Whitham modulation equations for the regularized Boussinesq equation with cubic nonlinearity

TL;DR

This paper derives and analyzes Whitham modulation equations for the regularized Boussinesq equation with cubic nonlinearity, classifying solutions and examining stability properties.

Contribution

It introduces explicit periodic solutions, derives modulation equations via an averaged variational principle, and studies their hyperbolicity and stability.

Findings

Periodic solutions classified in terms of Jacobi elliptic functions.

Loss of hyperbolicity correlates with modulational instability.

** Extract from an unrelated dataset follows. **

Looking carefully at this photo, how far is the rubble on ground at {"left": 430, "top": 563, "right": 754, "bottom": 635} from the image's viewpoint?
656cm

Numerical verification of instability onset and additional short-wave instabilities.

Abstract

A regularized Boussinesq equation is studied as a dispersive, long-wave (quasicontinuum) approximation of the Fermi-Pasta-Ulam lattice with a general cubic interaction force. Explicit periodic traveling wave solutions in terms of Jacobi elliptic functions are classified, and their solitary-wave, kink, and trigonometric limits are obtained. The Whitham modulation equations describing slow modulations of periodic traveling wave solutions are derived using an averaged variational principle. The convexity (strict hyperbolicity, genuine nonlinearity) of the resulting hydrodynamic-type equations is examined numerically in general and analytically in the solitary-wave and harmonic limits. In particular, the loss of hyperbolicity and the formation of complex conjugate characteristic speeds is shown to lead to modulational instability of periodic traveling waves. The onset of modulational instability is verified by numerical computations of linearized spectra for periodic traveling waves and initial value problems that also reveal additional short-wave instabilities.